• What you need to do:
Can you copy out the items from the beginning through the line containing "Instances as JSON", putting "minified JSON" in place of "compact JSON" and keeping everything else the same? Leave the pictures out.

• Provided data:
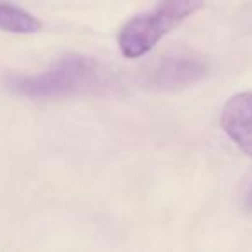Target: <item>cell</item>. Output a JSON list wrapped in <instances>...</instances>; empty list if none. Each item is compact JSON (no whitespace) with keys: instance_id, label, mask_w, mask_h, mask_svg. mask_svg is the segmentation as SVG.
Instances as JSON below:
<instances>
[{"instance_id":"obj_1","label":"cell","mask_w":252,"mask_h":252,"mask_svg":"<svg viewBox=\"0 0 252 252\" xmlns=\"http://www.w3.org/2000/svg\"><path fill=\"white\" fill-rule=\"evenodd\" d=\"M98 81L100 67L94 59L67 54L43 73L9 78V87L28 98H57L90 90Z\"/></svg>"},{"instance_id":"obj_2","label":"cell","mask_w":252,"mask_h":252,"mask_svg":"<svg viewBox=\"0 0 252 252\" xmlns=\"http://www.w3.org/2000/svg\"><path fill=\"white\" fill-rule=\"evenodd\" d=\"M202 7V0H161L158 7L131 18L118 35L119 50L128 59L151 52L176 25Z\"/></svg>"},{"instance_id":"obj_3","label":"cell","mask_w":252,"mask_h":252,"mask_svg":"<svg viewBox=\"0 0 252 252\" xmlns=\"http://www.w3.org/2000/svg\"><path fill=\"white\" fill-rule=\"evenodd\" d=\"M221 126L224 133L252 158V92H240L226 102Z\"/></svg>"},{"instance_id":"obj_4","label":"cell","mask_w":252,"mask_h":252,"mask_svg":"<svg viewBox=\"0 0 252 252\" xmlns=\"http://www.w3.org/2000/svg\"><path fill=\"white\" fill-rule=\"evenodd\" d=\"M206 73V64L202 61L190 57H173L166 59L151 73L149 83L159 88H178L190 85Z\"/></svg>"},{"instance_id":"obj_5","label":"cell","mask_w":252,"mask_h":252,"mask_svg":"<svg viewBox=\"0 0 252 252\" xmlns=\"http://www.w3.org/2000/svg\"><path fill=\"white\" fill-rule=\"evenodd\" d=\"M42 23L28 11L0 0V30L18 35H32L40 32Z\"/></svg>"},{"instance_id":"obj_6","label":"cell","mask_w":252,"mask_h":252,"mask_svg":"<svg viewBox=\"0 0 252 252\" xmlns=\"http://www.w3.org/2000/svg\"><path fill=\"white\" fill-rule=\"evenodd\" d=\"M245 206H247L249 209L252 211V185H251V189H249L247 195H245Z\"/></svg>"}]
</instances>
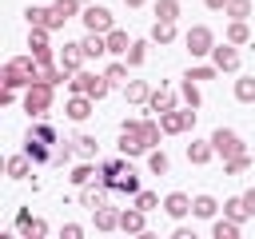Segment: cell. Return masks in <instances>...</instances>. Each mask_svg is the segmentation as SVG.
Wrapping results in <instances>:
<instances>
[{"mask_svg": "<svg viewBox=\"0 0 255 239\" xmlns=\"http://www.w3.org/2000/svg\"><path fill=\"white\" fill-rule=\"evenodd\" d=\"M219 207H223V203H219L215 195H195V199H191V215H195V219H215Z\"/></svg>", "mask_w": 255, "mask_h": 239, "instance_id": "obj_17", "label": "cell"}, {"mask_svg": "<svg viewBox=\"0 0 255 239\" xmlns=\"http://www.w3.org/2000/svg\"><path fill=\"white\" fill-rule=\"evenodd\" d=\"M48 36H52V28H28V48H32V52L52 48V44H48Z\"/></svg>", "mask_w": 255, "mask_h": 239, "instance_id": "obj_36", "label": "cell"}, {"mask_svg": "<svg viewBox=\"0 0 255 239\" xmlns=\"http://www.w3.org/2000/svg\"><path fill=\"white\" fill-rule=\"evenodd\" d=\"M80 20H84V28H88V32H104V36L116 28V16H112L104 4H88V8L80 12Z\"/></svg>", "mask_w": 255, "mask_h": 239, "instance_id": "obj_6", "label": "cell"}, {"mask_svg": "<svg viewBox=\"0 0 255 239\" xmlns=\"http://www.w3.org/2000/svg\"><path fill=\"white\" fill-rule=\"evenodd\" d=\"M100 187H104V183H100ZM100 187H84V191H80V203H84V207H92V211H96V207H104V191H100Z\"/></svg>", "mask_w": 255, "mask_h": 239, "instance_id": "obj_40", "label": "cell"}, {"mask_svg": "<svg viewBox=\"0 0 255 239\" xmlns=\"http://www.w3.org/2000/svg\"><path fill=\"white\" fill-rule=\"evenodd\" d=\"M80 48H84L88 60H104V56H108V40H104V32H88V36L80 40Z\"/></svg>", "mask_w": 255, "mask_h": 239, "instance_id": "obj_14", "label": "cell"}, {"mask_svg": "<svg viewBox=\"0 0 255 239\" xmlns=\"http://www.w3.org/2000/svg\"><path fill=\"white\" fill-rule=\"evenodd\" d=\"M171 40H175V20H155V24H151V44L163 48V44H171Z\"/></svg>", "mask_w": 255, "mask_h": 239, "instance_id": "obj_23", "label": "cell"}, {"mask_svg": "<svg viewBox=\"0 0 255 239\" xmlns=\"http://www.w3.org/2000/svg\"><path fill=\"white\" fill-rule=\"evenodd\" d=\"M239 227H243V223H235V219H227V215H223V219H215V223H211V235H215V239H235V235H239Z\"/></svg>", "mask_w": 255, "mask_h": 239, "instance_id": "obj_31", "label": "cell"}, {"mask_svg": "<svg viewBox=\"0 0 255 239\" xmlns=\"http://www.w3.org/2000/svg\"><path fill=\"white\" fill-rule=\"evenodd\" d=\"M147 108H151L155 116H163V112L179 108V100H175V92H171V88H155V92H151V100H147Z\"/></svg>", "mask_w": 255, "mask_h": 239, "instance_id": "obj_15", "label": "cell"}, {"mask_svg": "<svg viewBox=\"0 0 255 239\" xmlns=\"http://www.w3.org/2000/svg\"><path fill=\"white\" fill-rule=\"evenodd\" d=\"M32 163H36V159H32L28 151H16V155H8V159H4V175H8V179H28Z\"/></svg>", "mask_w": 255, "mask_h": 239, "instance_id": "obj_10", "label": "cell"}, {"mask_svg": "<svg viewBox=\"0 0 255 239\" xmlns=\"http://www.w3.org/2000/svg\"><path fill=\"white\" fill-rule=\"evenodd\" d=\"M124 167H128V155H120V159H108V163L100 167V183H104V187H116V175H120Z\"/></svg>", "mask_w": 255, "mask_h": 239, "instance_id": "obj_26", "label": "cell"}, {"mask_svg": "<svg viewBox=\"0 0 255 239\" xmlns=\"http://www.w3.org/2000/svg\"><path fill=\"white\" fill-rule=\"evenodd\" d=\"M52 8L64 16V20H72V16H80L84 8H80V0H52Z\"/></svg>", "mask_w": 255, "mask_h": 239, "instance_id": "obj_41", "label": "cell"}, {"mask_svg": "<svg viewBox=\"0 0 255 239\" xmlns=\"http://www.w3.org/2000/svg\"><path fill=\"white\" fill-rule=\"evenodd\" d=\"M155 20H179V0H155Z\"/></svg>", "mask_w": 255, "mask_h": 239, "instance_id": "obj_38", "label": "cell"}, {"mask_svg": "<svg viewBox=\"0 0 255 239\" xmlns=\"http://www.w3.org/2000/svg\"><path fill=\"white\" fill-rule=\"evenodd\" d=\"M104 76H108V84H112V88L128 84V60H120V56H116V60H112V64L104 68Z\"/></svg>", "mask_w": 255, "mask_h": 239, "instance_id": "obj_27", "label": "cell"}, {"mask_svg": "<svg viewBox=\"0 0 255 239\" xmlns=\"http://www.w3.org/2000/svg\"><path fill=\"white\" fill-rule=\"evenodd\" d=\"M187 159H191L195 167L211 163V159H215V143H211V135H207V139H191V143H187Z\"/></svg>", "mask_w": 255, "mask_h": 239, "instance_id": "obj_12", "label": "cell"}, {"mask_svg": "<svg viewBox=\"0 0 255 239\" xmlns=\"http://www.w3.org/2000/svg\"><path fill=\"white\" fill-rule=\"evenodd\" d=\"M84 60H88V56H84V48H80V40H76V44H64V52H60V64H64V68H68L72 76H76V72L84 68Z\"/></svg>", "mask_w": 255, "mask_h": 239, "instance_id": "obj_18", "label": "cell"}, {"mask_svg": "<svg viewBox=\"0 0 255 239\" xmlns=\"http://www.w3.org/2000/svg\"><path fill=\"white\" fill-rule=\"evenodd\" d=\"M247 167H251V151H235L223 159V175H243Z\"/></svg>", "mask_w": 255, "mask_h": 239, "instance_id": "obj_25", "label": "cell"}, {"mask_svg": "<svg viewBox=\"0 0 255 239\" xmlns=\"http://www.w3.org/2000/svg\"><path fill=\"white\" fill-rule=\"evenodd\" d=\"M223 40H231V44H247V40H251L247 20H231V24H227V32H223Z\"/></svg>", "mask_w": 255, "mask_h": 239, "instance_id": "obj_28", "label": "cell"}, {"mask_svg": "<svg viewBox=\"0 0 255 239\" xmlns=\"http://www.w3.org/2000/svg\"><path fill=\"white\" fill-rule=\"evenodd\" d=\"M215 76H219L215 64H195V68H187V80H195V84H199V80H215Z\"/></svg>", "mask_w": 255, "mask_h": 239, "instance_id": "obj_39", "label": "cell"}, {"mask_svg": "<svg viewBox=\"0 0 255 239\" xmlns=\"http://www.w3.org/2000/svg\"><path fill=\"white\" fill-rule=\"evenodd\" d=\"M124 4H128V8H143L147 0H124Z\"/></svg>", "mask_w": 255, "mask_h": 239, "instance_id": "obj_49", "label": "cell"}, {"mask_svg": "<svg viewBox=\"0 0 255 239\" xmlns=\"http://www.w3.org/2000/svg\"><path fill=\"white\" fill-rule=\"evenodd\" d=\"M183 44H187L191 60H203V56H211V48H215L219 40H215V32H211L207 24H191V28H187V36H183Z\"/></svg>", "mask_w": 255, "mask_h": 239, "instance_id": "obj_4", "label": "cell"}, {"mask_svg": "<svg viewBox=\"0 0 255 239\" xmlns=\"http://www.w3.org/2000/svg\"><path fill=\"white\" fill-rule=\"evenodd\" d=\"M223 215H227V219H235V223H243V219H251V211H247V203H243V195H235V199H227V203H223Z\"/></svg>", "mask_w": 255, "mask_h": 239, "instance_id": "obj_30", "label": "cell"}, {"mask_svg": "<svg viewBox=\"0 0 255 239\" xmlns=\"http://www.w3.org/2000/svg\"><path fill=\"white\" fill-rule=\"evenodd\" d=\"M80 235H84L80 223H64V227H60V239H80Z\"/></svg>", "mask_w": 255, "mask_h": 239, "instance_id": "obj_45", "label": "cell"}, {"mask_svg": "<svg viewBox=\"0 0 255 239\" xmlns=\"http://www.w3.org/2000/svg\"><path fill=\"white\" fill-rule=\"evenodd\" d=\"M179 100H183L187 108H199V104H203V100H199V84L183 76V80H179Z\"/></svg>", "mask_w": 255, "mask_h": 239, "instance_id": "obj_29", "label": "cell"}, {"mask_svg": "<svg viewBox=\"0 0 255 239\" xmlns=\"http://www.w3.org/2000/svg\"><path fill=\"white\" fill-rule=\"evenodd\" d=\"M92 215H96V231H120V211H116V207L104 203V207H96Z\"/></svg>", "mask_w": 255, "mask_h": 239, "instance_id": "obj_22", "label": "cell"}, {"mask_svg": "<svg viewBox=\"0 0 255 239\" xmlns=\"http://www.w3.org/2000/svg\"><path fill=\"white\" fill-rule=\"evenodd\" d=\"M116 191H124V195H139V191H143V187H139V175H135V167H131V163L116 175Z\"/></svg>", "mask_w": 255, "mask_h": 239, "instance_id": "obj_21", "label": "cell"}, {"mask_svg": "<svg viewBox=\"0 0 255 239\" xmlns=\"http://www.w3.org/2000/svg\"><path fill=\"white\" fill-rule=\"evenodd\" d=\"M163 211H167L171 219L191 215V195H183V191H167V195H163Z\"/></svg>", "mask_w": 255, "mask_h": 239, "instance_id": "obj_13", "label": "cell"}, {"mask_svg": "<svg viewBox=\"0 0 255 239\" xmlns=\"http://www.w3.org/2000/svg\"><path fill=\"white\" fill-rule=\"evenodd\" d=\"M211 143H215V155H235V151H247L243 147V139H239V131H231V127H215L211 131Z\"/></svg>", "mask_w": 255, "mask_h": 239, "instance_id": "obj_8", "label": "cell"}, {"mask_svg": "<svg viewBox=\"0 0 255 239\" xmlns=\"http://www.w3.org/2000/svg\"><path fill=\"white\" fill-rule=\"evenodd\" d=\"M68 179H72L76 187H88V183H92V179H100V175H96V167H92V163H76Z\"/></svg>", "mask_w": 255, "mask_h": 239, "instance_id": "obj_34", "label": "cell"}, {"mask_svg": "<svg viewBox=\"0 0 255 239\" xmlns=\"http://www.w3.org/2000/svg\"><path fill=\"white\" fill-rule=\"evenodd\" d=\"M104 40H108V56H120V60H124V56H128V48H131V40H128V32H124V28H112Z\"/></svg>", "mask_w": 255, "mask_h": 239, "instance_id": "obj_20", "label": "cell"}, {"mask_svg": "<svg viewBox=\"0 0 255 239\" xmlns=\"http://www.w3.org/2000/svg\"><path fill=\"white\" fill-rule=\"evenodd\" d=\"M243 203H247V211H251V219H255V187H251V191H243Z\"/></svg>", "mask_w": 255, "mask_h": 239, "instance_id": "obj_47", "label": "cell"}, {"mask_svg": "<svg viewBox=\"0 0 255 239\" xmlns=\"http://www.w3.org/2000/svg\"><path fill=\"white\" fill-rule=\"evenodd\" d=\"M76 147H80V155H84V159H92V155L100 151V143H96V135H80V139H76Z\"/></svg>", "mask_w": 255, "mask_h": 239, "instance_id": "obj_42", "label": "cell"}, {"mask_svg": "<svg viewBox=\"0 0 255 239\" xmlns=\"http://www.w3.org/2000/svg\"><path fill=\"white\" fill-rule=\"evenodd\" d=\"M40 76H44V68H40L36 56H12V60H4V68H0V84H4L0 100L12 104L16 92H24V88H28L32 80H40Z\"/></svg>", "mask_w": 255, "mask_h": 239, "instance_id": "obj_1", "label": "cell"}, {"mask_svg": "<svg viewBox=\"0 0 255 239\" xmlns=\"http://www.w3.org/2000/svg\"><path fill=\"white\" fill-rule=\"evenodd\" d=\"M147 44H151V40H131L128 56H124V60H128V68H139V64L147 60Z\"/></svg>", "mask_w": 255, "mask_h": 239, "instance_id": "obj_33", "label": "cell"}, {"mask_svg": "<svg viewBox=\"0 0 255 239\" xmlns=\"http://www.w3.org/2000/svg\"><path fill=\"white\" fill-rule=\"evenodd\" d=\"M147 171H151V175H167V155H163L159 147L147 151Z\"/></svg>", "mask_w": 255, "mask_h": 239, "instance_id": "obj_37", "label": "cell"}, {"mask_svg": "<svg viewBox=\"0 0 255 239\" xmlns=\"http://www.w3.org/2000/svg\"><path fill=\"white\" fill-rule=\"evenodd\" d=\"M16 227H20L28 239H44V235H48V223H44V219H32L28 211H20V215H16Z\"/></svg>", "mask_w": 255, "mask_h": 239, "instance_id": "obj_19", "label": "cell"}, {"mask_svg": "<svg viewBox=\"0 0 255 239\" xmlns=\"http://www.w3.org/2000/svg\"><path fill=\"white\" fill-rule=\"evenodd\" d=\"M108 76L104 72H92V68H80L72 80H68V92H80V96H92V100H104L108 96Z\"/></svg>", "mask_w": 255, "mask_h": 239, "instance_id": "obj_3", "label": "cell"}, {"mask_svg": "<svg viewBox=\"0 0 255 239\" xmlns=\"http://www.w3.org/2000/svg\"><path fill=\"white\" fill-rule=\"evenodd\" d=\"M52 100H56V84H48L44 76L32 80V84L24 88V96H20V104H24V112H28L32 120L48 116V112H52Z\"/></svg>", "mask_w": 255, "mask_h": 239, "instance_id": "obj_2", "label": "cell"}, {"mask_svg": "<svg viewBox=\"0 0 255 239\" xmlns=\"http://www.w3.org/2000/svg\"><path fill=\"white\" fill-rule=\"evenodd\" d=\"M235 100L239 104H255V76H239L235 80Z\"/></svg>", "mask_w": 255, "mask_h": 239, "instance_id": "obj_32", "label": "cell"}, {"mask_svg": "<svg viewBox=\"0 0 255 239\" xmlns=\"http://www.w3.org/2000/svg\"><path fill=\"white\" fill-rule=\"evenodd\" d=\"M24 151H28L36 163H48V159H52V143H48V139H40L36 131H28V139H24Z\"/></svg>", "mask_w": 255, "mask_h": 239, "instance_id": "obj_16", "label": "cell"}, {"mask_svg": "<svg viewBox=\"0 0 255 239\" xmlns=\"http://www.w3.org/2000/svg\"><path fill=\"white\" fill-rule=\"evenodd\" d=\"M223 16H227V20H247V16H251V0H227Z\"/></svg>", "mask_w": 255, "mask_h": 239, "instance_id": "obj_35", "label": "cell"}, {"mask_svg": "<svg viewBox=\"0 0 255 239\" xmlns=\"http://www.w3.org/2000/svg\"><path fill=\"white\" fill-rule=\"evenodd\" d=\"M143 227H147V211H143V207L131 203V207L120 211V231H124V235H143Z\"/></svg>", "mask_w": 255, "mask_h": 239, "instance_id": "obj_9", "label": "cell"}, {"mask_svg": "<svg viewBox=\"0 0 255 239\" xmlns=\"http://www.w3.org/2000/svg\"><path fill=\"white\" fill-rule=\"evenodd\" d=\"M76 151H80V147H72V143H60V147L52 151V159H56V163H72V155H76Z\"/></svg>", "mask_w": 255, "mask_h": 239, "instance_id": "obj_44", "label": "cell"}, {"mask_svg": "<svg viewBox=\"0 0 255 239\" xmlns=\"http://www.w3.org/2000/svg\"><path fill=\"white\" fill-rule=\"evenodd\" d=\"M135 207L151 211V207H163V203H159V195H155V191H139V195H135Z\"/></svg>", "mask_w": 255, "mask_h": 239, "instance_id": "obj_43", "label": "cell"}, {"mask_svg": "<svg viewBox=\"0 0 255 239\" xmlns=\"http://www.w3.org/2000/svg\"><path fill=\"white\" fill-rule=\"evenodd\" d=\"M64 112H68L76 123H84V120L96 112V100H92V96H80V92H72V100H68V108H64Z\"/></svg>", "mask_w": 255, "mask_h": 239, "instance_id": "obj_11", "label": "cell"}, {"mask_svg": "<svg viewBox=\"0 0 255 239\" xmlns=\"http://www.w3.org/2000/svg\"><path fill=\"white\" fill-rule=\"evenodd\" d=\"M203 4H207L211 12H223V8H227V0H203Z\"/></svg>", "mask_w": 255, "mask_h": 239, "instance_id": "obj_48", "label": "cell"}, {"mask_svg": "<svg viewBox=\"0 0 255 239\" xmlns=\"http://www.w3.org/2000/svg\"><path fill=\"white\" fill-rule=\"evenodd\" d=\"M32 131H36V135H40V139H48V143H56V131H52V127H48V123H36V127H32Z\"/></svg>", "mask_w": 255, "mask_h": 239, "instance_id": "obj_46", "label": "cell"}, {"mask_svg": "<svg viewBox=\"0 0 255 239\" xmlns=\"http://www.w3.org/2000/svg\"><path fill=\"white\" fill-rule=\"evenodd\" d=\"M124 96H128V104H147V100H151V88H147L143 80H128V84H124Z\"/></svg>", "mask_w": 255, "mask_h": 239, "instance_id": "obj_24", "label": "cell"}, {"mask_svg": "<svg viewBox=\"0 0 255 239\" xmlns=\"http://www.w3.org/2000/svg\"><path fill=\"white\" fill-rule=\"evenodd\" d=\"M159 123H163V135H183L195 127V108H171L159 116Z\"/></svg>", "mask_w": 255, "mask_h": 239, "instance_id": "obj_5", "label": "cell"}, {"mask_svg": "<svg viewBox=\"0 0 255 239\" xmlns=\"http://www.w3.org/2000/svg\"><path fill=\"white\" fill-rule=\"evenodd\" d=\"M211 64H215L219 72H239V64H243V56H239V44H231V40L215 44V48H211Z\"/></svg>", "mask_w": 255, "mask_h": 239, "instance_id": "obj_7", "label": "cell"}]
</instances>
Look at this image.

• Final result:
Target: <item>cell</item>. Output a JSON list wrapped in <instances>...</instances>; empty list if none. Each item is minified JSON (no whitespace) with keys: instance_id, label, mask_w, mask_h, mask_svg. mask_svg is the segmentation as SVG.
Instances as JSON below:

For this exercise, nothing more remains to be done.